Cacahuète et transport en commun

Christophe
Loizillon

Cinéaste


(...) En face de notre désir de faire des films, nous prenons conscience qu'il existe un public qui a envie de voir nos films. L'espoir paraît immense. On voit la possibilité de continuer à réaliser les films dont nous rêvons.


L'ACID a donc cinq ans ; l'avenir peut être joyeux. Mais face à cette naissance incroyable de l'ACID (unique au monde), face à l'émotion de ces dizaines de milliers de spectateurs que nous avons rapidement gagné, face aux désirs grandissant de ses spectateurs de voir nos nouveaux films ; ne nous y trompons pas ; nous sommes assurément l'alibi d'une politique cinématographique ambitieuse. Les dynamiques et sympathiques "réanimateurs culturels" que nous sommes, ne font pas trop de mal à l'avance irrémédiable des "ambassades américaines" appelées nouvellement "multiplexes".


La mort de notre petit commerce annoncée par Jean-Luc est triomphale. Chaque jour, nous gagnons fièrement et artisanalement quelques dizaines de spectateurs dans des salles municipales.

CONSIGNES -
1 - Dans le texte sur l'ACID, recopiez le passage qui commence aux mots « (...) En face » et s'arrête après les mots « dont nous rêvons. ».
2 - Les affirmations suivantes concordent-elles avec le texte sur l'ACID ? Pour chacune, répondez par oui ou non et citez mot pour mot les termes décisifs du texte.
(a) L'ACID a cinq ans.
(b) Les spectateurs sont gagnés chaque jour dans des multiplexes.
(c) La naissance de l'ACID est présentée comme unique au monde.
3 - Indiquez, s'il vous plaît, comment le texte sur l'ACID dit que les « ambassades américaines » sont nouvellement appelées.

DONNÉES -

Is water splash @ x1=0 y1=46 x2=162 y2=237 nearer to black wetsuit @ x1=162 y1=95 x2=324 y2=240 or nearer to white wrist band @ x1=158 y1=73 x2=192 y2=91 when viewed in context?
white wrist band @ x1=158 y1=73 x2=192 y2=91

CORRIGÉ -
1 -
(...) En face de notre désir de faire des films, nous prenons conscience qu'il existe un public qui a envie de voir nos films. L'espoir paraît immense. On voit la possibilité de continuer à réaliser les films dont nous rêvons.

2 -
(a) Oui : « L'ACID a donc cinq ans ».
(b) Non : « dans des salles municipales ».
(c) Oui : « unique au monde ».

3 - Elles sont appelées « multiplexes ».